▸ TEXT PASSAGE
----------------
Playwright request to make regular request for sites that blocks regular requests like www.amazon.com or www.tripadvisor.com

These details have not been verified by PyPI

Project description

Playwright Request for Python

This is a library aiming to help programmers to create requests by using playwright browser and bypass sites like www.amazon.com, www.airbnb.com or www.tripadvisor.com in general, all sites that block regular requests or require a proxy to crawl pages in parallel.

With PlaywrightRequest you can process many urls asynchronously (at high speed) and parse the htmls or create a function to process every open page that requires extra work, useful to get information hidden until a user interacts with the page, for example when you need scrape images but the site requires you to click on a button to open a popup window and then get the images-src and then close the popup window.

This library contains: the code to perform requests with the ability to extend and manipulate pages.
----------------
▸ DATA PROVIDED
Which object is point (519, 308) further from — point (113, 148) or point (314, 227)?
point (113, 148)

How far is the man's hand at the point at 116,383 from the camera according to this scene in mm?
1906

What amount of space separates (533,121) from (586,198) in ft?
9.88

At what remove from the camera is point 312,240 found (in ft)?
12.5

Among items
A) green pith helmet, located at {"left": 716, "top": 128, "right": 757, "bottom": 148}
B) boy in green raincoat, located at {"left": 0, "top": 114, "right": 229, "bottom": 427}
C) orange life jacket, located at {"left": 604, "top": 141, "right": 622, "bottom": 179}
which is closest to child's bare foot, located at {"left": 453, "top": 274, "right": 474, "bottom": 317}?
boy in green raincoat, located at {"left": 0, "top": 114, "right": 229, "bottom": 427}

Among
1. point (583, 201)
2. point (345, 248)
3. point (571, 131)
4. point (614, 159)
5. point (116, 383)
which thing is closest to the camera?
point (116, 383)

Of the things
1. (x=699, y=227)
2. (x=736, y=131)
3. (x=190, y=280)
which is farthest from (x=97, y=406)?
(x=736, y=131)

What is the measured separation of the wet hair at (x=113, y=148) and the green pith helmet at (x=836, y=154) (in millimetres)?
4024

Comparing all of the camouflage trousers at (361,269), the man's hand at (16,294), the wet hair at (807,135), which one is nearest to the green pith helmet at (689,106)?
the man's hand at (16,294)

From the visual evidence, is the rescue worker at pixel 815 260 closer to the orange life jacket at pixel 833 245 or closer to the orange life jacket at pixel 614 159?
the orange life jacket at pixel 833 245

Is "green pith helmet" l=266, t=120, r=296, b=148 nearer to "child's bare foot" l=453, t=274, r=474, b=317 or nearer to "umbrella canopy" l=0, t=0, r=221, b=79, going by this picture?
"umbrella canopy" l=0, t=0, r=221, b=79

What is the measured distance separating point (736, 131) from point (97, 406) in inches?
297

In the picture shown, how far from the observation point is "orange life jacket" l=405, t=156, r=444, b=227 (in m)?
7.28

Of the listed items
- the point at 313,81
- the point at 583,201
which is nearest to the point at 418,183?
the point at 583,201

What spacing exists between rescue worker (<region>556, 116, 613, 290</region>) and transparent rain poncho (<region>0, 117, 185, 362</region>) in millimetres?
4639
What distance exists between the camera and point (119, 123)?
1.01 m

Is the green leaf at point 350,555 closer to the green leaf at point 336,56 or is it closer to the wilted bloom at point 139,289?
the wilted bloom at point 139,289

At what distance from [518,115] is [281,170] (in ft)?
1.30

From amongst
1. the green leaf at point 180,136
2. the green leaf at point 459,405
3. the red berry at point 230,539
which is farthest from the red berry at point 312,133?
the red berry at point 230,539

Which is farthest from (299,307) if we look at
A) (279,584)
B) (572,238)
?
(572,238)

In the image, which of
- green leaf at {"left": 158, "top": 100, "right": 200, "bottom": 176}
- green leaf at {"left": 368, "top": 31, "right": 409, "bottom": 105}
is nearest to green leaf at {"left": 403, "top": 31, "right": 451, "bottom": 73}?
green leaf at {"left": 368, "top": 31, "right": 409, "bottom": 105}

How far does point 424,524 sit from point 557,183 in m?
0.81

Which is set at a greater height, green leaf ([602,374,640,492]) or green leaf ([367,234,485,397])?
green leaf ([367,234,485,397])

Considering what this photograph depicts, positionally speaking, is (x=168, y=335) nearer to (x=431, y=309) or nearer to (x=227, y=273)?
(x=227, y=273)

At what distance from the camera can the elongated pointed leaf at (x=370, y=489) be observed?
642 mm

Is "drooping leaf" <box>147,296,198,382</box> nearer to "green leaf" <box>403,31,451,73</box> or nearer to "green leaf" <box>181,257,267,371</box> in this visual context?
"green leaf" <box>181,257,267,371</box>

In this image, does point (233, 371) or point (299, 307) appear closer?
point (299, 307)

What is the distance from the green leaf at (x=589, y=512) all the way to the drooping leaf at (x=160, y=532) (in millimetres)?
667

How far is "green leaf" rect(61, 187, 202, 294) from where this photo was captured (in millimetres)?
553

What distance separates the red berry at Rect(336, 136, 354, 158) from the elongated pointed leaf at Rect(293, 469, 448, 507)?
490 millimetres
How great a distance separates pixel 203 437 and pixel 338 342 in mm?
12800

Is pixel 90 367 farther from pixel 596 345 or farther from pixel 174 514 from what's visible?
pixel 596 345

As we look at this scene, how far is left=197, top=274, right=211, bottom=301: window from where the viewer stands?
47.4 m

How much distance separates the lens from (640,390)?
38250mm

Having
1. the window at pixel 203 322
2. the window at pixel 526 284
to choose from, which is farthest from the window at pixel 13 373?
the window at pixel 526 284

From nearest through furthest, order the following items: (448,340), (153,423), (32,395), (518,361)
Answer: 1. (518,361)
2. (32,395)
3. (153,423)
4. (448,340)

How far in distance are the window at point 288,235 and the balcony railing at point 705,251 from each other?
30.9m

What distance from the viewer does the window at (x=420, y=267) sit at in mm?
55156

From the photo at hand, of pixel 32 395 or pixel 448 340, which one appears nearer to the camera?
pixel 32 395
----------------
▸ WHAT TO PRODUCE
List every website address named in the Playwright Request description, giving each one only once.

▸ SOLUTION TO THIS EXERCISE
www.amazon.com, www.tripadvisor.com, www.airbnb.com